FIGURE 4. — **The tissue dopamine contents are better maintained than TH protein levels in the striatum.** A, representative chromatograms of the monoamine assay with the homogenates from the uninjected and injected side striata from a *Th^fl/fl* mouse 8 weeks after the injection of AAV-Cre. B, summarized DA contents in the striatum after the unilateral AAV-Cre injection to the SNc in the *Th^fl/fl* and Th^+/+ mice. The monoamine assays were performed using the same extracts used in Fig. 3. The ratios of the dopamine contents in the injected side to the uninjected side are shown. The *open circles* indicate the values from individual animals, and the *bars* indicate the means. n = 8, 9, 12, and 5 brains for 2, 4, and 8 weeks (*Th^fl/fl* mice) and 8 weeks (Th^+/+ mice) after the injection, respectively. *, p < 0.05, Steel's test. The mean dopamine contents in the uninjected side striata were 147.2 ± 10.2 and 158.1 ± 6.7 pmol/mg protein for *Th^fl/fl* and Th^+/+ mice, respectively at 8 weeks (Steel's test, p = 0.86). C, the relationship between dopamine contents and TH protein levels. The *circles* represent data from individual animals and are *color-coded* by weeks after the AAV-Cre injection as indicated. The *dotted line* has a slope of 1. The *solid line* indicates an exponential curve fitting. The *points above* the *dotted line* suggest a higher dopamine level per TH protein level in the injected side compared with the uninjected side. D, ratio of the dopamine content to the TH protein level normalized to the uninjected side. n = 8, 9, 12, and 5 brains for 2, 4, and 8 weeks (*Th^fl/fl* mice) and 8 weeks (Th^+/+ mice) after the injection, respectively. We excluded one outlier that showed very low TH protein levels and a high DA/TH ratio (29.8) from the 8-week *Th^fl/fl* group. *, p < 0.05; **, p < 0.01, Steel's test. E, the relationship between DOPAC and dopamine contents in the *Th^fl/fl* mice 8 weeks after the AAV-Cre injection. The data indicate the ratio of the DOPAC contents in the AAV-Cre-injected side of the striatum normalized to the uninjected side. The *open circles* indicate individual data. The *dotted line* has a slope of 1, and the *solid line* indicates a linear fitting. n = 13 mice. Spearman's rank correlation, p < 0.0001, ρ = 0.96 for DOPAC *versus* dopamine.

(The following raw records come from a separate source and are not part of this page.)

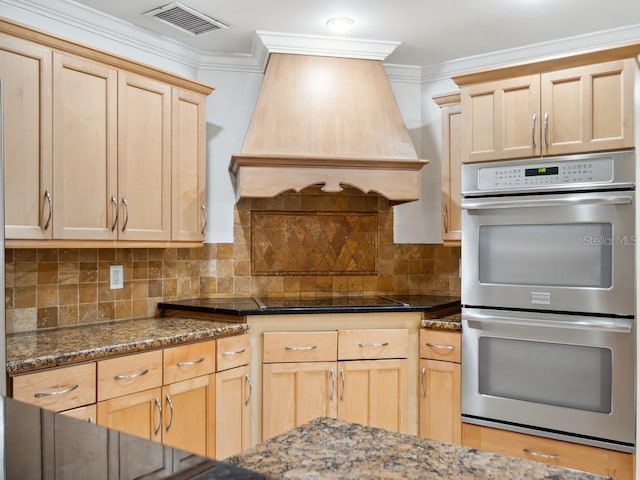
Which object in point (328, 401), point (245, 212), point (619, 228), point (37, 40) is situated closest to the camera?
point (37, 40)

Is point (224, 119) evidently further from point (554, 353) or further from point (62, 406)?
point (554, 353)

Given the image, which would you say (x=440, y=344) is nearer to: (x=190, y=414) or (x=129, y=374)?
(x=190, y=414)

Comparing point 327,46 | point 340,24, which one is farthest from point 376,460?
point 327,46

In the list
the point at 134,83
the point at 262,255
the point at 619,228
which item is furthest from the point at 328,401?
the point at 134,83

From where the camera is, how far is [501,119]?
288cm

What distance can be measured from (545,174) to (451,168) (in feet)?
2.28

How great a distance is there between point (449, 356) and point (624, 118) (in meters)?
1.44

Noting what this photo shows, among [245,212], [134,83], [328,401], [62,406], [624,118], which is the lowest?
[328,401]

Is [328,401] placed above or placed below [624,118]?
below

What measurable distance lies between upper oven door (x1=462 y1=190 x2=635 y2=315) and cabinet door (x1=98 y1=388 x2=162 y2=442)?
1633mm

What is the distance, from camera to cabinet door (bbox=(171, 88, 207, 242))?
2.98 m

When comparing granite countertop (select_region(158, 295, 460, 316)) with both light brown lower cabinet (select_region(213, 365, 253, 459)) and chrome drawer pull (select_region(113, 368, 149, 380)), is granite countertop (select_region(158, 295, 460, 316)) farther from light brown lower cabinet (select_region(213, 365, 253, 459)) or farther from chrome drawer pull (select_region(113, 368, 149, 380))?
chrome drawer pull (select_region(113, 368, 149, 380))

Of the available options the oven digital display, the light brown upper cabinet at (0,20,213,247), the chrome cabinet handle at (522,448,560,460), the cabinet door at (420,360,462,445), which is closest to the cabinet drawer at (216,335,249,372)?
the light brown upper cabinet at (0,20,213,247)

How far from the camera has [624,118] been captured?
2576 mm
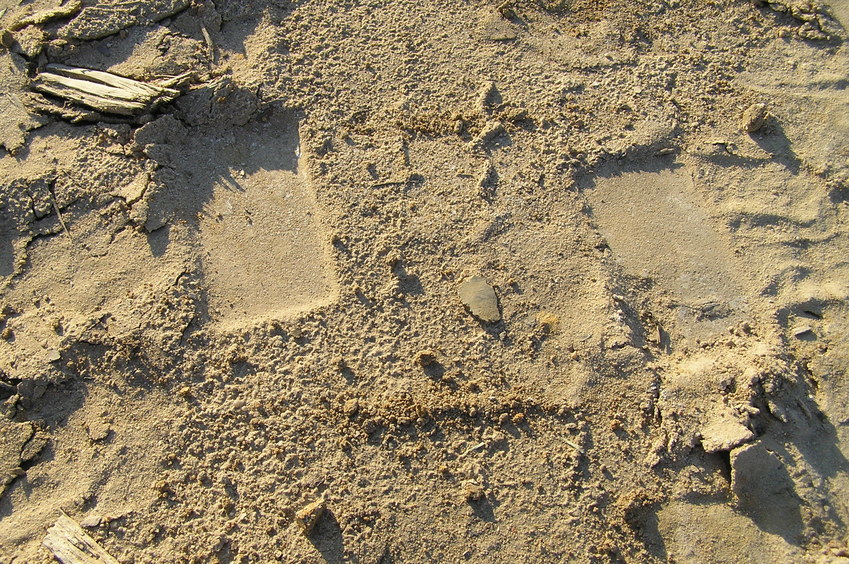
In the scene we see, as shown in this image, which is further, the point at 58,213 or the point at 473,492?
the point at 58,213

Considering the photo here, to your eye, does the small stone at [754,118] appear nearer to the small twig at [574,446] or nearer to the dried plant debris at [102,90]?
the small twig at [574,446]

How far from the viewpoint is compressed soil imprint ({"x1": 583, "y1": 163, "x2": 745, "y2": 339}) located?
2545mm

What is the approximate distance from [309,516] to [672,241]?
1.81m

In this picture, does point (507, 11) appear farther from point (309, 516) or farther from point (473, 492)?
point (309, 516)

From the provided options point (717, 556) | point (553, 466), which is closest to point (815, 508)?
point (717, 556)

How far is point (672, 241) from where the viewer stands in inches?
104

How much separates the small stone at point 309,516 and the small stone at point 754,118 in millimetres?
2436

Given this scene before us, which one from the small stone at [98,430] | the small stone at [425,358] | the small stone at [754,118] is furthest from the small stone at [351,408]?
the small stone at [754,118]

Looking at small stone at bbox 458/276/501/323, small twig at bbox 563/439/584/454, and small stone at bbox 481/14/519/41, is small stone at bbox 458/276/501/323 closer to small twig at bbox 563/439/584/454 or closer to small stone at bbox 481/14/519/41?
small twig at bbox 563/439/584/454

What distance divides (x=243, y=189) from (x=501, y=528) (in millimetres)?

It is known that unilateral depletion of dopamine in the rodent nigra induces ipsilateral rotation behavior in response to reagents enhancing dopaminergic transmission (25, 26). Consistently, Th^fl/fl mice with severe unilateral dopamine depletion showed ipsilateral rotation behavior when administered with GBR12909, a potent DAT inhibitor (supplemental Fig. 2B), demonstrating the validity of our genetic manipulation to disrupt nigrostriatal dopaminergic transmission.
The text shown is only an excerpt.